▶ [A run of records]
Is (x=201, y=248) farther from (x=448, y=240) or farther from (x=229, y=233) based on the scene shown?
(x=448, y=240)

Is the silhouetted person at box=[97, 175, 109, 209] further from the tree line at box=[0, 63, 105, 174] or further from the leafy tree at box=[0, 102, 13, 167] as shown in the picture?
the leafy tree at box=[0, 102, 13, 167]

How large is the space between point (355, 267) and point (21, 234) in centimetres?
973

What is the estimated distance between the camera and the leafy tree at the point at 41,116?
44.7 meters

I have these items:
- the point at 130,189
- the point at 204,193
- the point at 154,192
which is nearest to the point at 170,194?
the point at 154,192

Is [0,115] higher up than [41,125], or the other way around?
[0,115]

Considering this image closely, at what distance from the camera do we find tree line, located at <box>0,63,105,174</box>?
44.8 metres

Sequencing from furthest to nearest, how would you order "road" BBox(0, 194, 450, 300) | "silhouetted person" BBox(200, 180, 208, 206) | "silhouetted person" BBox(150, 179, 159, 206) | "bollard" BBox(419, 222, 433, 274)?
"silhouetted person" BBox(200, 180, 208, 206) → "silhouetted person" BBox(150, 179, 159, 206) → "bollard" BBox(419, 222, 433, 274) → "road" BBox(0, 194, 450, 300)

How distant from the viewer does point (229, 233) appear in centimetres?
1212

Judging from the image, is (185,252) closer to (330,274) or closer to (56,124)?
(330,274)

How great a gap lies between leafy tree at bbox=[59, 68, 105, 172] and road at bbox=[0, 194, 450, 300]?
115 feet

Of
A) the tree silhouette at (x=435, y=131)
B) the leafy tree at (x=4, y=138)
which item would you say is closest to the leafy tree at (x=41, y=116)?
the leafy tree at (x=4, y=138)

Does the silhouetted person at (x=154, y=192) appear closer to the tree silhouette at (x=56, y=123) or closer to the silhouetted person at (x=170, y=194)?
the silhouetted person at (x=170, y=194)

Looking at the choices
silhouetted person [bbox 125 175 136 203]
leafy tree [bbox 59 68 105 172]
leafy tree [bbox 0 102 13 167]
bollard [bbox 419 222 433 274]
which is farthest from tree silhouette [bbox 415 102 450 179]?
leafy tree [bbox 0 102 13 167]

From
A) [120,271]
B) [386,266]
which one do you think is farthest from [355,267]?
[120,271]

▶ [Task directions]
Swap "tree line" for "row of trees" in the lines from the line with "Is [0,115] higher" to the line with "208, 206) →", and write those lines out again with nothing else changed.

▶ [Worked answer]
Is [0,115] higher up than [41,125], or the other way around?
[0,115]

Considering this image closely, at what distance from the camera do we find row of trees, located at <box>0,63,105,174</box>?
44.8 metres

Sequencing from furthest to nearest, how would you order "road" BBox(0, 194, 450, 300) | "silhouetted person" BBox(200, 180, 208, 206) | "silhouetted person" BBox(150, 179, 159, 206) | "bollard" BBox(419, 222, 433, 274)?
"silhouetted person" BBox(200, 180, 208, 206) → "silhouetted person" BBox(150, 179, 159, 206) → "bollard" BBox(419, 222, 433, 274) → "road" BBox(0, 194, 450, 300)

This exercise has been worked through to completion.